My friends who play this game use weaker machines to get much better results and when I set the graphic setting to auto it puts almost everything on Ultra(which works just as bad)


Other games I tried were Arma2 and Shogun 2, where my frame rates also drop considerably below players with the exact same machine.


I'm a bit lost here cause I have tried everything I can think of so I could really use a fresh approach.

Thanks...
 
Yeahhh, crossfire performance of the 6xxx series was... to put it lightly... Not the best. Anyhow, are you forcing any type of AA/AF/MLAA/etc in your drivers?

I feel obliged to ask this, we had someone on the forums that had his drivers forcing 64x csaa.

Hows it play when theres only one gpu activated? (not xfired)

Are you capping out your vram? You can find this out by using MSI afterburner (there onscreen OSD I think supports this) I might be wrong about this.

Are you using CAP profiles? If not, download them and see if that helps.

Edit: That first sentence was meant to ask if you were actually getting sub par FPS as being reported by FRAPS/afterburner/etc or does it just feel choppy (microstuttering). Woops.
 

Num43

Honorable
Jul 15, 2013
18
0
10,510
CPU hits a max of 70 and GPU hits a max of 65 under pressure. With crossfire disabled I get pretty much the same performance but with crossfire enabled 1 card is going all the way to 90% load while the 2nd remains at 20% max.


I will run FurMark and check my Vram even though it's the 2gb version.

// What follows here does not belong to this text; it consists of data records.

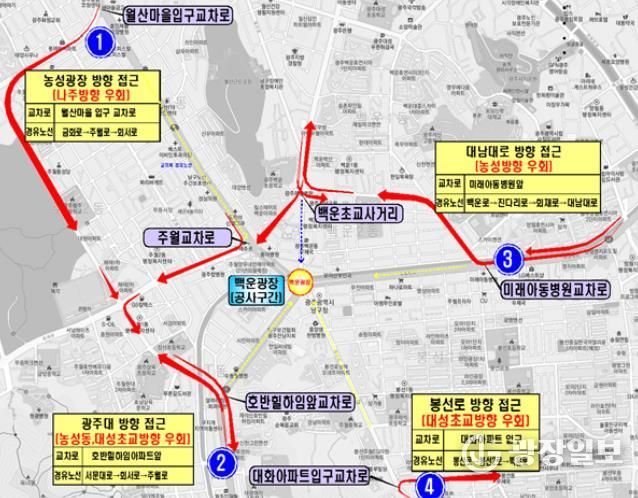 백운광장 우회도로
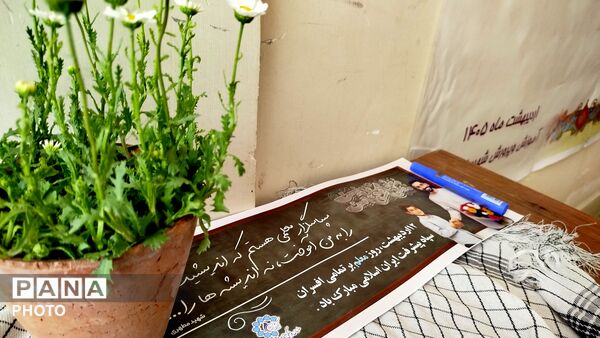 روستای دزک میزبان نمایشگاه به یاد شهدا 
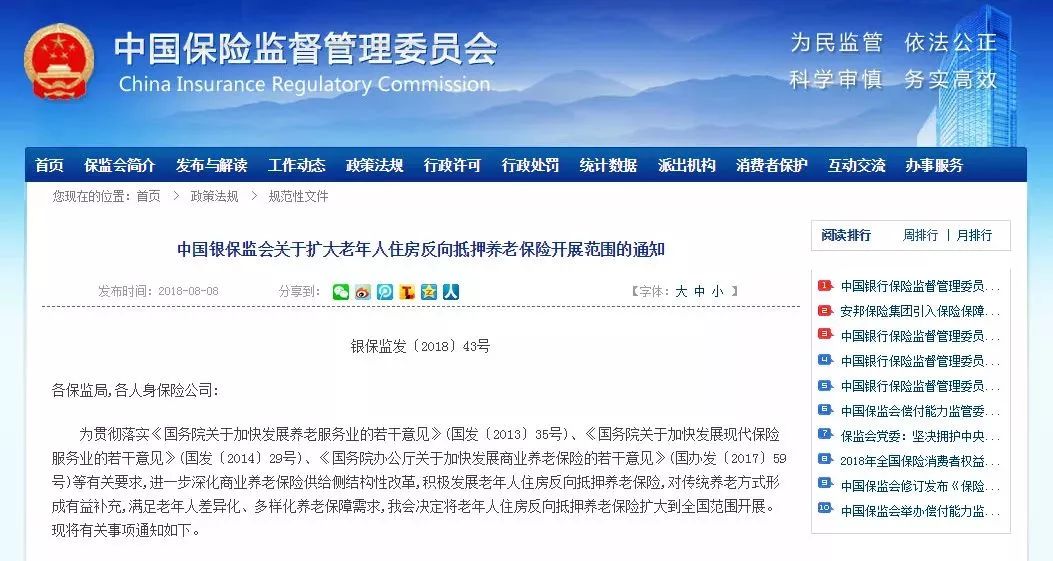 濮阳市最新新闻报道，百度带你速览！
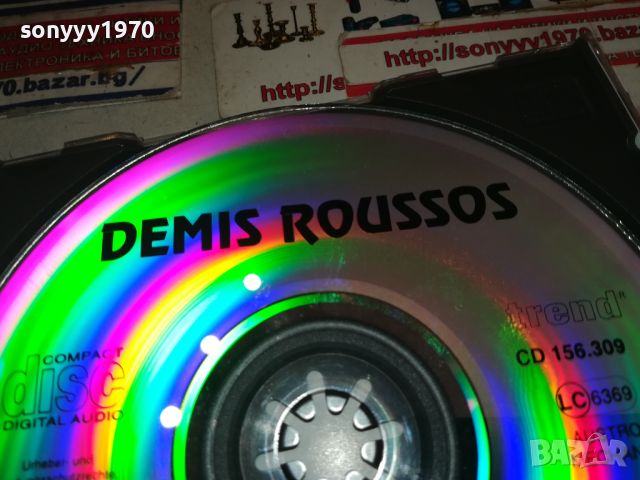 DEMIS ROUSSOS CD 0507241746, снимка 11 - CD дискове - 46484807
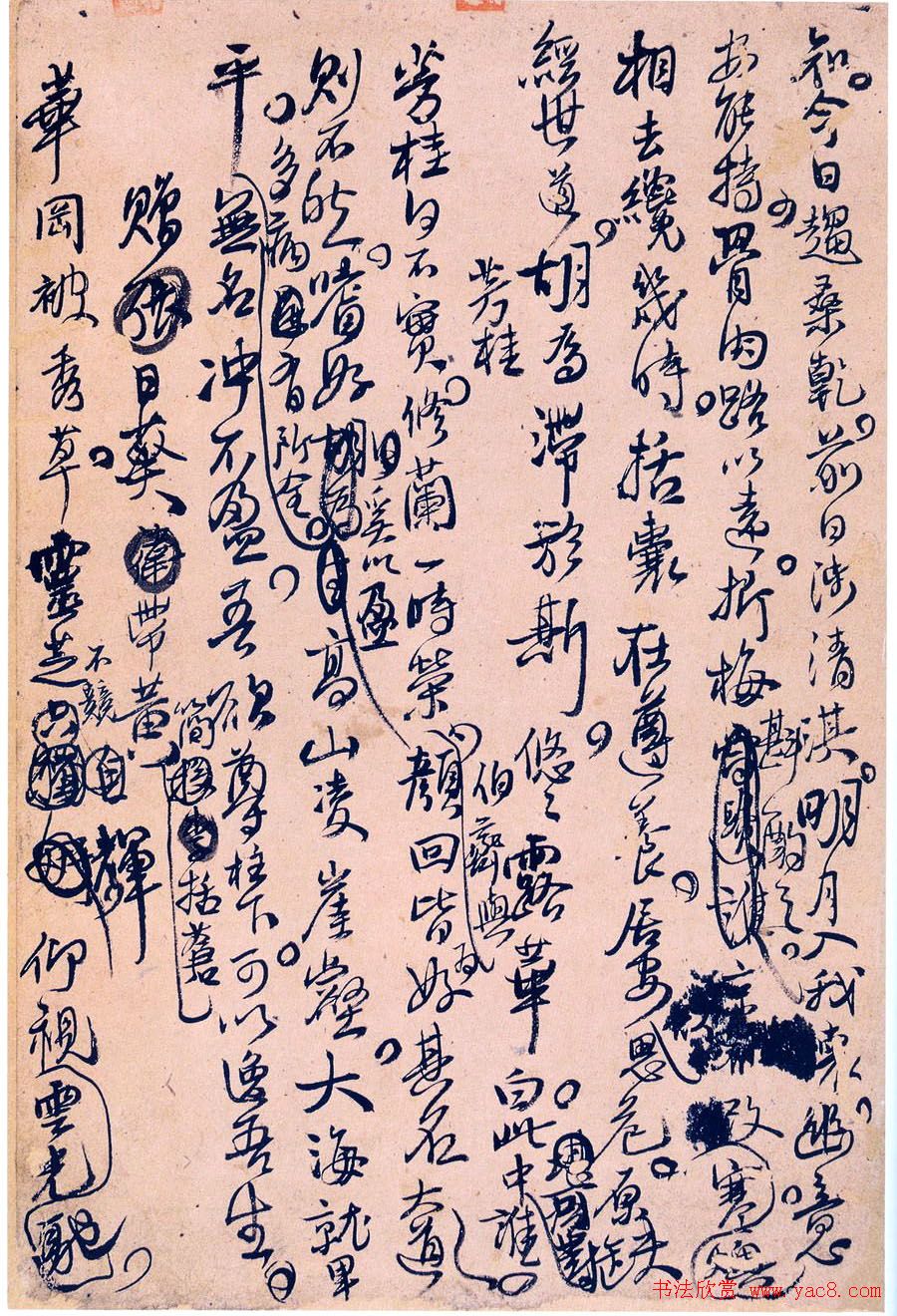 王孟津书法艺术鉴赏《王铎诗稿墨迹》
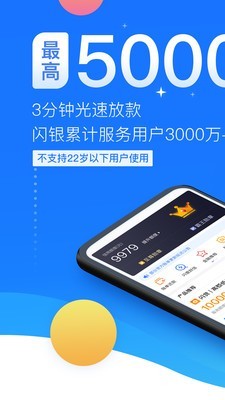 闪银奇异app  v3.5.3图3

Edit 1 :Ran FurMark and it gives me a score of 3383 at the preset 1080 test but it only seems to notice 1 card(CCC can see both and Crossfire IS enabled)

Edit 2 : MSI Afterburner shows that both GPU's share the workload during the FurMark test and comparing the score shows that 1 card would not get that score.

I will try messing around with the CCC profiles.
 

Num43

Honorable
Jul 15, 2013
18
0
10,510
My PC just got back from the shop where I got it, I have made them replace the PSU because it was giving off voltage spikes.

Currently I am still having TERRIBLE gaming experience while achieving high benchmark scores.

Examples:

Bf3 multiplayer running at 20-50 fps at the lowest graphical setting
Skyrim unable to maintain a near 60fps at medium graphical settings and stuttering to around 30fps in cities.

Reminder I run:
i5 2500k at 4.3ghz
12 gb ddr3 ram at 1600mhz
2 HD 6950 cards running at crossfire
with a fresh Windows and driver install.

Edit: CPU and GPU's only reach around 50% load

I would really like to try anything because I spent a lot of money building this PC and I am lost as to what is wrong with it.
 

Num43

Honorable
Jul 15, 2013
18
0
10,510
I have done that, performance is even worse...

Performance wise both my Hd6950's are working like one 5870...but all my benchmarks show a good score.


Any ideas? It's below any standard of gameplay for my machine and I can't really play anything because of lag and frame drops.